Amit Mohan Prasad, joint secretary (RCH), Union ministry of health and family welfare, said, “India accounts for nearly 1.2 million newborns’ deaths per year, that is 30% of global neonatal deaths. Nearly half of the deaths of children aged below five years occur in the neonatal period, and mostly within the first few days of birth. Birth asphyxia and sepsis are the major causes of these deaths.” One of the effective measures to prevent deaths of newborn babies is to have skilled birth attendants trained in resuscitation, prevention of infection and temperature management, he added.
Prasad said, “The National Population Policy Goal of the Infant Mortality Rate below 30/1000 live births by 2010, mandates urgent measures to be put in place to prevent these deaths. One of the effective measures is to have skilled birth attendants. The oneday training envisaged under ‘basic newborn care programme’ will help enhance skills of healthcare providers – including, doctors, all nursing cadres and birth attendants.”
Subhash Dodwal, training consultant, Unicef, state family welfare bureau, Pune, said, “In the first phase, the programme will be implemented in 15 districts of Maharashtra, especially in pockets with tribal population. We have already covered seven districts.”
As many as 28 paediatricians and gynaecologists, two each from civil hospitals, from seven districts – Chandrapur, Gadchiroli, Nagpur, Gondia, Yavatmal, Amravati and Nanded – have already been trained under this programme, said Dodwal. “We are looking at training 2,200 medical officers and 6,000 nurses working at sub–centres a nd rural hospitals.”

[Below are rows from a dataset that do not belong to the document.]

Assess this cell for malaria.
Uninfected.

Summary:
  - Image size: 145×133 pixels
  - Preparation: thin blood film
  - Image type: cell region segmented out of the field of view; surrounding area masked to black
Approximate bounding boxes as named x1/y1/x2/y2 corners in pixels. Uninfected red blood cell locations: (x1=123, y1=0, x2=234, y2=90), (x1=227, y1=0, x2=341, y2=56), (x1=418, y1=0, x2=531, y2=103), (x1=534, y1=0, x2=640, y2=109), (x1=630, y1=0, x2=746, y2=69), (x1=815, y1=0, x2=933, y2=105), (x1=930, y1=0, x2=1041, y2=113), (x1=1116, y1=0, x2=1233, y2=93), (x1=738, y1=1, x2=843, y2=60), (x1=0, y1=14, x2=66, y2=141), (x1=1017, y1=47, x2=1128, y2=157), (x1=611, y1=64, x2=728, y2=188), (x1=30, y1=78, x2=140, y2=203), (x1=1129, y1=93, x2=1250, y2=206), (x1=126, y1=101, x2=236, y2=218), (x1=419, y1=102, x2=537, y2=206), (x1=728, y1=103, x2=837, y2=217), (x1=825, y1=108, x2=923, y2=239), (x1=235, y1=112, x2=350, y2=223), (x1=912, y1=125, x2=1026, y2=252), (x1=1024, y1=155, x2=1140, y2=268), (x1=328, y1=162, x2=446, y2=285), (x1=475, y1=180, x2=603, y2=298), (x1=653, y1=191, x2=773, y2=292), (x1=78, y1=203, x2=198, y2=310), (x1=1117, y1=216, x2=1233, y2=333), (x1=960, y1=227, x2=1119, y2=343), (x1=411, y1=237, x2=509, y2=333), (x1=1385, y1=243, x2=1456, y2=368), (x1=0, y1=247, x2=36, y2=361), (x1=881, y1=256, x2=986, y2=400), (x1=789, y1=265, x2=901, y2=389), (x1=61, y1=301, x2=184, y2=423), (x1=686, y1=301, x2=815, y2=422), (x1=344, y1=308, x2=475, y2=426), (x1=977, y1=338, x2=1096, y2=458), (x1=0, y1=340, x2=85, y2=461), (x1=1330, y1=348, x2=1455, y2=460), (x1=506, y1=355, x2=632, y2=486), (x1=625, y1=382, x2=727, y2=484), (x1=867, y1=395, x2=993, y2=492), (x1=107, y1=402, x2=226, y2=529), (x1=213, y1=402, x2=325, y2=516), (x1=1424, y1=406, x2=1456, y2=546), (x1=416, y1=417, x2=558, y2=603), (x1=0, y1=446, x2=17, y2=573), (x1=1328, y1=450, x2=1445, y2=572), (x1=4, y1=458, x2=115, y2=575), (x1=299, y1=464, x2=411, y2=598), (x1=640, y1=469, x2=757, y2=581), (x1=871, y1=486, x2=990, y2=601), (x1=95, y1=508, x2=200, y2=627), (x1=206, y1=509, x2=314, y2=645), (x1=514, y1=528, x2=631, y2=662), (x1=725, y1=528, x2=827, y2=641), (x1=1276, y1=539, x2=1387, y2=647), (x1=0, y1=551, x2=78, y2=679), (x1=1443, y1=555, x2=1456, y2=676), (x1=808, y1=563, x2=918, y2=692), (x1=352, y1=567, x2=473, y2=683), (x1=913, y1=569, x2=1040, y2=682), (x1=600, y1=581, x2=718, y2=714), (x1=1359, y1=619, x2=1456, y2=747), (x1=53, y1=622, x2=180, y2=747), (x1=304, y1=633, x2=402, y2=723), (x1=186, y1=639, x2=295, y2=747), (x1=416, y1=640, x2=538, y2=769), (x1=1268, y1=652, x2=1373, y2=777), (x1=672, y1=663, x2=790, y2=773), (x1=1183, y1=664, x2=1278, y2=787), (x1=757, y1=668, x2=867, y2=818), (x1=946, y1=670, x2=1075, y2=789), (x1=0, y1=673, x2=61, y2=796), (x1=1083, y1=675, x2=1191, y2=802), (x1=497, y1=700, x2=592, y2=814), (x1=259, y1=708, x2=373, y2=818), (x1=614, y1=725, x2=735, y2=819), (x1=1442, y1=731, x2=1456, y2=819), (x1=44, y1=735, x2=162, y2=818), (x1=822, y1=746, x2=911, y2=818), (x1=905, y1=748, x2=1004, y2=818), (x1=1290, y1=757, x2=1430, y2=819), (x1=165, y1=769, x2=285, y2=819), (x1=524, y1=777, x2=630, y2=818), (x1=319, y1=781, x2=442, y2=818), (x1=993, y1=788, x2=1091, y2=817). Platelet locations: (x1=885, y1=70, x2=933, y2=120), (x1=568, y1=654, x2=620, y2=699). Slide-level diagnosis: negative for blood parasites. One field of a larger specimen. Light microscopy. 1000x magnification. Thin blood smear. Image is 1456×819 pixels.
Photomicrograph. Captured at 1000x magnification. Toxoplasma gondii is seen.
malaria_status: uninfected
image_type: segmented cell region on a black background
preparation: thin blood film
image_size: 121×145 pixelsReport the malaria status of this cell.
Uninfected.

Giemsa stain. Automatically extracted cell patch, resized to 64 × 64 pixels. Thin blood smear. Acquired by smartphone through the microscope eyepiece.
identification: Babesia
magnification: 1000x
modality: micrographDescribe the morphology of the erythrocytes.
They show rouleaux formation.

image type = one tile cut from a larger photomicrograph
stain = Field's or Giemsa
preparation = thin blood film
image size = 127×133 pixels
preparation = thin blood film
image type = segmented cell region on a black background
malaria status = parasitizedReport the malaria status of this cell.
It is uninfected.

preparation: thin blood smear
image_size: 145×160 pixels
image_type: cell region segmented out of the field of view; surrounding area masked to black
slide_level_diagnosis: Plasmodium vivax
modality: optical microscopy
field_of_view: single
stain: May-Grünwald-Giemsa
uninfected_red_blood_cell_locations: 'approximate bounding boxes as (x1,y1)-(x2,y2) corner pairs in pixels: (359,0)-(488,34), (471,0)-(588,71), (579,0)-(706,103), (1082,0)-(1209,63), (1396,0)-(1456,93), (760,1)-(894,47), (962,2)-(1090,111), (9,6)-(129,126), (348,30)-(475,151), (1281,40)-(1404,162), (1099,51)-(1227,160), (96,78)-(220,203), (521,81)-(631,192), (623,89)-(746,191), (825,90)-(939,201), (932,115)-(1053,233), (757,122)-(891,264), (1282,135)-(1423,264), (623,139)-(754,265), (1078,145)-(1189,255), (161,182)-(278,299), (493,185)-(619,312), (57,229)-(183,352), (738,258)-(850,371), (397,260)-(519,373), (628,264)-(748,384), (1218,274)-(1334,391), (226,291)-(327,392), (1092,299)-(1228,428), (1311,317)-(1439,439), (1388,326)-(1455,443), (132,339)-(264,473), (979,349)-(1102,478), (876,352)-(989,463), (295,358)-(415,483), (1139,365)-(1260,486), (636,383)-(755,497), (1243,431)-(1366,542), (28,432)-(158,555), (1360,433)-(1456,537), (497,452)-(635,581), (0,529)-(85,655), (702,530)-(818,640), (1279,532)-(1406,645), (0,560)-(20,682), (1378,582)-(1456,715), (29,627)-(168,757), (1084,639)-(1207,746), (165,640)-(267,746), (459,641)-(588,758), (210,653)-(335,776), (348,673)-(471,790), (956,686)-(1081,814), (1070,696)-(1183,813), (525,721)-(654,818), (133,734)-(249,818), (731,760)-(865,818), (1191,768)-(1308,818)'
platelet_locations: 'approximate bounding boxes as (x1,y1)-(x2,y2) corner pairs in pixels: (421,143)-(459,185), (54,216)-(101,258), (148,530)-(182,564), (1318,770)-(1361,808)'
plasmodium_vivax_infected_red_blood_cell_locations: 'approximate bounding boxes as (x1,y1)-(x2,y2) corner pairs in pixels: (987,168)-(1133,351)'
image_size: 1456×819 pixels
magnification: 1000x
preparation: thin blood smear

The programme in the first phase has been launched in eight states – Maharashra, Bihar, Rajasthan, Uttar Pradesh, Orissa, Madhya Pradesh, Jharkhand and Chhattisgarh. The Indian Academy of Paediatrics (IAP) and the paediatrics department of the All India Institute of Medical Sciences have provided help in developing the manual and tools for this programme. The IAP will help impart training to healthcare providers.
“With more and more deliveries happening at healthcare institutions as a result of the Janani Suraksha Yojana, it becomes important that health professionals attending to births, are trained in the simple procedure of resuscitation and basic newborn care,” said Dodwal. “The implementation of this programme will help prevent significant number of newborn deaths.”